### WORK ITEM
Find the lines of the material below that include the string "measured", then copy each one.

### EXTRACTED RECORDS
⁂

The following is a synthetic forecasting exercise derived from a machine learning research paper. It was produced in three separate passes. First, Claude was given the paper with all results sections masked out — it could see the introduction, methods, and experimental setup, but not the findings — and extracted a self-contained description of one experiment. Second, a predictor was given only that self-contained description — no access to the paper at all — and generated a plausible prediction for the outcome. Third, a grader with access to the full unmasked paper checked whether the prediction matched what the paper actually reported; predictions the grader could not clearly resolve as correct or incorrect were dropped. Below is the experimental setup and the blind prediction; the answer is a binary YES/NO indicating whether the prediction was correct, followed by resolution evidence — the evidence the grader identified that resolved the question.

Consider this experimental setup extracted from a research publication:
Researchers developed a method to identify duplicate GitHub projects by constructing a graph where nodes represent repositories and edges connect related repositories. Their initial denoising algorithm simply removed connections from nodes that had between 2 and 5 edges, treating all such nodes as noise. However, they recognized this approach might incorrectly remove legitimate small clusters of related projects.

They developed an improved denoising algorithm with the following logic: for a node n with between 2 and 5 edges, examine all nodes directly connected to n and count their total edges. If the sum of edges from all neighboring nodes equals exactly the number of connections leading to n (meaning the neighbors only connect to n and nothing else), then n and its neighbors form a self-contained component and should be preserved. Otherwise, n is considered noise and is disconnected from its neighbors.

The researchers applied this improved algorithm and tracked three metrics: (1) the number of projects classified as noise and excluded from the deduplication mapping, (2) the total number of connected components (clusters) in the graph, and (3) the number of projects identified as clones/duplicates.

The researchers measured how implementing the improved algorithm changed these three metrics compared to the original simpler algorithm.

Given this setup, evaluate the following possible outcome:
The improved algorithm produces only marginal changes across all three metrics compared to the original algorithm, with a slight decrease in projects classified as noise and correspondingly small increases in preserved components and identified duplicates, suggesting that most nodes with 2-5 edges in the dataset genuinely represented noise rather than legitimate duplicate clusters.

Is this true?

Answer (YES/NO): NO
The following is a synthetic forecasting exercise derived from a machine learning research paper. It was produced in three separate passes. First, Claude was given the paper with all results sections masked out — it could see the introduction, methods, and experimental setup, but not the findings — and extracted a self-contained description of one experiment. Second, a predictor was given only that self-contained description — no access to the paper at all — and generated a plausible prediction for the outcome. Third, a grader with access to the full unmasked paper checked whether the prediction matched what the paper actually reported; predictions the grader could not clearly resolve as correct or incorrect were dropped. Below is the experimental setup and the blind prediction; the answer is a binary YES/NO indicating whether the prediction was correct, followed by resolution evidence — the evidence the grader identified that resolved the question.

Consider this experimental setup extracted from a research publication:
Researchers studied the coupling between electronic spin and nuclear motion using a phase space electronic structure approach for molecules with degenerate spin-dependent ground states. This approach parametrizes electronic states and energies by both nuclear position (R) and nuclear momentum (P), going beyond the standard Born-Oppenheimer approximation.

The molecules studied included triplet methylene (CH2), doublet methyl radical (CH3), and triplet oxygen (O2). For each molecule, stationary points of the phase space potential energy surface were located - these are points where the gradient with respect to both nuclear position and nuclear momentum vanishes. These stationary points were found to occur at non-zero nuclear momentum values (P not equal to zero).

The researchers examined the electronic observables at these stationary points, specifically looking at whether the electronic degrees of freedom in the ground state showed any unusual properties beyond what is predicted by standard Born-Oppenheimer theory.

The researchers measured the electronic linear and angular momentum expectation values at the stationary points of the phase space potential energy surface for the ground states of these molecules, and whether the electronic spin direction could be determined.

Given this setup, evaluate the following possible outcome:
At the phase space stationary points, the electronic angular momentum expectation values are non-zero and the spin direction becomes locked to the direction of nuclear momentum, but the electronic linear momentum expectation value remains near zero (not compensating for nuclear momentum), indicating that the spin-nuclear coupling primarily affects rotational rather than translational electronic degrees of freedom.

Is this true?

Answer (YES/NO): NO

⁂

### THE COMPLETED TASK
The researchers measured how implementing the improved algorithm changed these three metrics compared to the original simpler algorithm.
The researchers measured the electronic linear and angular momentum expectation values at the stationary points of the phase space potential energy surface for the ground states of these molecules, and whether the electronic spin direction could be determined.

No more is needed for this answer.